I recently read a fairly innocuous tweet from one of my favourite writers, Neema Parvini, that struck a chord with me.
Parvini, originally a Shakespeare scholar, has written two very important books in recent times, namely The Populist Delusion and Prophets of Doom. He describes his political position as ‘the sensible centre’. However, his disdain for the therapeutic state, for open borders, and foolish liberal internationalism, would mark him as ‘far right’ by the ‘antifa’ standards of our age.
Under the moniker of ‘Roland Rat’, he recently posted a response to the ‘post-feminist’ writer, Mary Harrington, about men who resist ceding authority to other men:
This struck me for two reasons.
First of all, history and lore is filled with stories of these men who are ‘not clubbable’, who deeply want to serve their community, but battle to live within it. Parvini is right. It is not about psychological trauma or pain. It’s something in the soul.
The title of this essay, ‘I was within and without’, is a line from the narrator of The Great Gatsby, Nick Carraway, who fits neither in the fantastical world of Gatsby, nor in the old-money world of the Buchanans. Nonetheless, he reaches a kind of heroic perspective when he comes to the epiphany that Gatsby, despite his fraud and criminality, is worth more than ‘the whole damn bunch together’. Carraway becomes a seer of the lost generation.
The headline image of this piece is a still from one of the most haunting moments in all of cinema: John Wayne standing on the threshold of a frontier home in West Texas in the film, The Searchers.
Wayne plays the role of Ethan Edwards, a Confederate veteran, cast adrift years after the Civil War because he refused to take an oath of allegiance to a new military unit. When his young niece is kidnapped by the Comanche, he spends years searching for her, eventually finding her as one of the ‘wives’ of Scar, the Comanche chief. He brings her home in his arms, and as she is taken in, he pauses at the threshold of the family home, looks in, and then walks away. The film ends.

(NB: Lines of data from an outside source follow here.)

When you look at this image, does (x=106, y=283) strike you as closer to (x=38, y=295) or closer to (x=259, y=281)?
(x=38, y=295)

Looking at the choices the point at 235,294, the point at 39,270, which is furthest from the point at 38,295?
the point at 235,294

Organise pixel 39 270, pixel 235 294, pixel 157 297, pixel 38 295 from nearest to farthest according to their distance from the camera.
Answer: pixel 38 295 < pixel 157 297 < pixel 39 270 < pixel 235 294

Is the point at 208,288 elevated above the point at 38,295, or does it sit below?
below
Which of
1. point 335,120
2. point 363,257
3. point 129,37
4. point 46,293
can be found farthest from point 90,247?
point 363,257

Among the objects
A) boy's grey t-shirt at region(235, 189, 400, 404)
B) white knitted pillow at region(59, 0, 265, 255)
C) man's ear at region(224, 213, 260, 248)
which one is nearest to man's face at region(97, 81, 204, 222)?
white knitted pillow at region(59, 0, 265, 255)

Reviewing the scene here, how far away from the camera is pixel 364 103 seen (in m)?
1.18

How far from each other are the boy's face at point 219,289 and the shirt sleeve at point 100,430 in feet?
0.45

Within and without. Edwards, in complex fashion, feels fierce loyalty toward his people, his family. But for some reason, he cannot live on the other side of the threshold.
Perhaps this motif is a shadow of something embodied in the lives of certain saintly figures, men like John the Baptist and St Francis of Assisi, who call from the wilderness, from ‘the other side of Jordan’, from the edge.
We have seen this motif enacted during the upheavals of the past few years, of the past few decades.
I think of the doctors, scientists, journalists, everyday people who refused to shut up and be agreeable about the greatest crime of modern times, the covid revolution, who with the venom of John the Baptist told the truth to the lying child-maskers and needle-pushers.
In American politics, for some reason I think of the great Pat Buchanan, who for years warned of the consequences of so-called conservatives yielding to political correctness, to safetyism, to Israeli foreign influence, to secularism and globalisation, only to be pilloried as some kind of fascist. A few years later, a very different type of outsider took up parts of his policy plank, and called it ‘Make America Great Again’…
In the 2024 election, I think of RFK Jr, incurring the wrath of his family, because he sees that Kamala Harris is a censorious lunatic who loves war.
Go back deep into the past and recall Diogenes, the great Cynic philosopher and forerunner of Stoicism, who, while lying in the sun in Corinth, was asked by Alexander the Great what he could do for him. Diogenes asked for nothing but Alexander to move out of his light. Diogenes would wander through midday Athens carrying a lamp, claiming he could find no real man in the city.
Think of Jane Austen. A withdrawn woman who did not marry or leave her family home, yet somehow wrote novels not of an age but for all time, because she pierced to the heart of human nature from her quiet perch.
What of Parvini himself?
He smokes cigars, shares old BBC archive footage of a world that is gone forever, and reminds us of the music of a saner time, of the likes of the Kinks or Oasis. He defends old Britain, before it was sold out by the likes of Churchill, Thatcher, and Blair.
He is not sentimental though, believing that it is elites who always rule, and not the people. What is therefore required is a new set of elites, elites who will clear the old ones out and return us to some kind of lost sanity.
But sanity is, paradoxically, never found in the social convention, or if it is, only fleetingly. Sanity is not, after all, the purely rational. A new set of elites merely from the same old inner circles will never restore anything. You need something renegade in the mix, something not simply within, but also without.